> [PAGE]
Sure, there are some that don't agree, but when I analyse their arguments, they frequently don't make sense.

The one that got closest was the Harvard/Summers "regression to the mean" paper, which suggested Chinese growth slowing to 2% per year.
But since that paper was published 7 years ago, China's GDP has almost doubled in size.

At the time, I pointed out that China doesn't have much in common with the developing countries of Latin America, Africa and developing Asia.
And that China's peer group are the other East Asian Economic Tigers (Japan/Korea/Taiwan/HK/Singapore)
China shares so many similarities with these countries, which all solved the challenge of growing past the middle-income trap.

But we'll just have to agree to disagree.
 

AndrewS

Brigadier
Registered Member
Hypersonic weapons will not be a game changer. They will further evolve combat, sure.
US carriers were faced with mach 5 missiles swooping down on them back in 1980s. (Kh-15)
Yes, Tsirkon can do up to mach 10 at high altitude, but that's not an automatic game over for carriers.
What it will do is force US to have more ships in escort and/or more and more powerful missiles to intercept them. ALL of which the US is doing over the last few decades. They just keep adding destroyers and their anti-missile missiles are getting bigger and faster.
Longer reach of overall targeting and engagement system will also force the carriers to be placed farther out into the ocean. Which will mean more planes dedicated to refueling and less planes left for combat sorties. So that will impact the effectiveness of the carrier as well.

> [EXERCISE 1] Decide whether each statement agrees with the forum excerpt, and answer yes or no with the exact words that settle it: (a) The Harvard/Summers paper predicted that Chinese growth would slow to 2% per year. (b) The Kh-15 missiles that US carriers faced in the 1980s flew at Mach 10. (c) Keeping carriers farther out at sea means more planes must be used for refueling.
> [EXERCISE 2] Turn the paragraph of the forum excerpt that begins "What it will do is force US" into a short bulleted list that keeps its main facts.

> [AVAILABLE DATA]
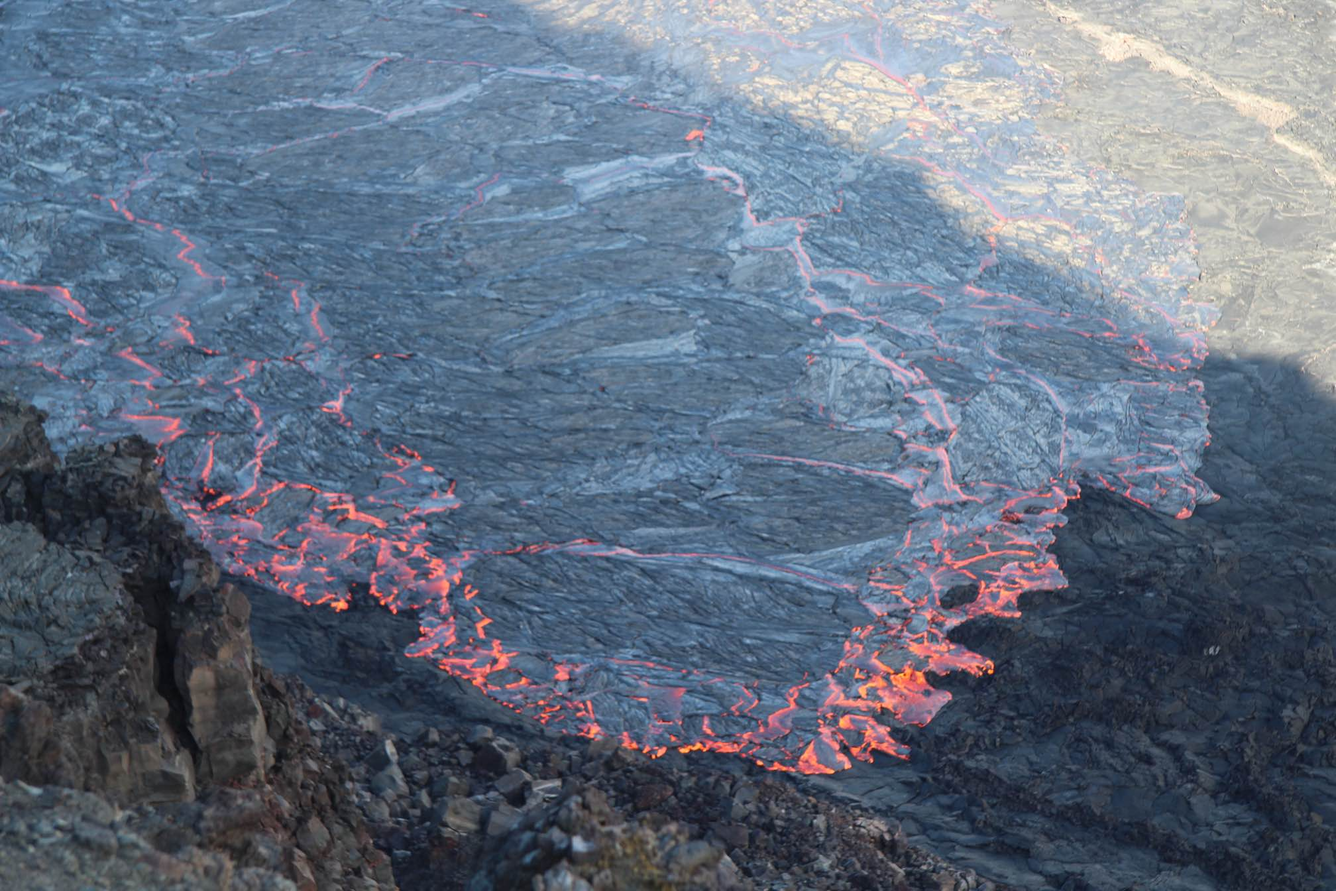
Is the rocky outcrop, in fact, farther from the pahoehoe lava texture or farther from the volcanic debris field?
the pahoehoe lava texture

> [FULL RESPONSE 1]
(a) Yes: "suggested Chinese growth slowing to 2% per year"
(b) No: "US carriers were faced with mach 5 missiles swooping down on them back in 1980s. (Kh-15)"
(c) Yes: "Which will mean more planes dedicated to refueling and less planes left for combat sorties."

> [FULL RESPONSE 2]
- Hypersonic missiles will force the US to have more escort ships, more powerful interceptor missiles, or both.
- The US has been doing all of this over the last few decades.
- It keeps adding destroyers.
- Its anti-missile missiles are getting bigger and faster.